Since the rap group La Coka Nostra formed around 2006, it has become one of the most promising supergroups to emerge since the Wu Tang Clan. But even though they’re gaining the respect of critics and delivering knockout performances like those during the 2009 Rock the Bells tour, the whole group is something of an accident—right down to their name.
“It started as inside joke,” says Slaine, one of the group’s emcees and longtime mixtape hero in Boston. “When the group started I was doing cocaine heavily. We were in the studio, and someone said ‘We’re one big Costra Nostra.’ And Danny Boy said if you keep partying like that they’re going to call you ‘La Coka Nostra’ and it stuck.”
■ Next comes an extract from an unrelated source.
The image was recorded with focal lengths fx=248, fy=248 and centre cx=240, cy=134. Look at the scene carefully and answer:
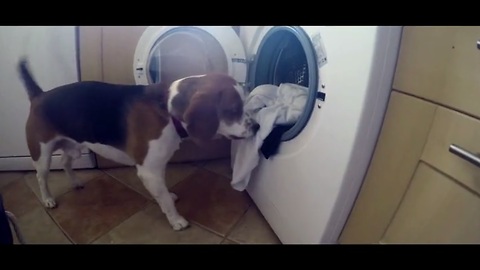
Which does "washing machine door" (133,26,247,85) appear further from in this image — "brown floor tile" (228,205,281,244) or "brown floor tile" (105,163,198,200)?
"brown floor tile" (228,205,281,244)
Slaine takes a no-holds-barred approach discussing his struggles with substance abuse on the album; it’s one of many gritty themes that also include politics, terrorism and violence that he and his bandmates explore on A Brand You Can Trust, released in July of 2009. Slaine, Ill Bill, DJ Lethal, Danny Boy and Everlast—the latter three were members of seminal 90s rap group House of Pain—had been working on the album since 2006 when they informally formed a collective.
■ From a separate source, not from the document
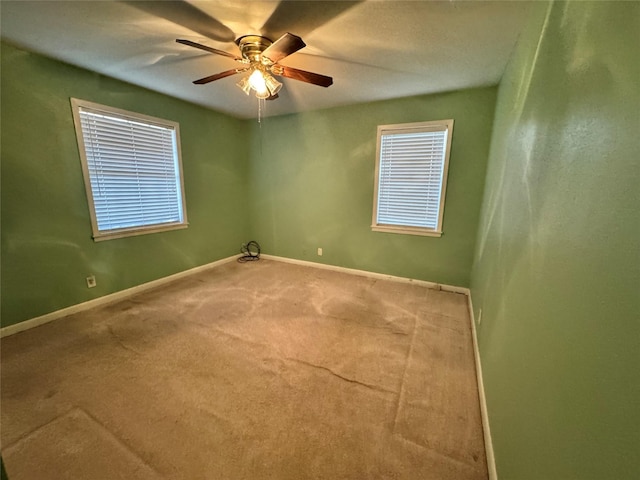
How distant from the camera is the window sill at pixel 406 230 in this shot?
3.41 m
But the process slowed dramatically when Danny Boy insisted though that the guys, spread out across the country, record in person as opposed to emailing files. Music industry veterans, they also waited for the right deal before singing with Suburban Noize Records. Their cautious development paid off: The album reached #6 on the rap chart, #11 on the independent chart, and #17 on the R&B chart.
“I think it wouldn’t have been as complete of an album if we’d rushed it,” says Slaine, who has already agreed to appear in another movie after his knockout turn in Ben Affleck’s Gone Baby Gone. “This album covers a wider range of topics, and it’s important for me to about my life experiences. Music is a form of therapy.”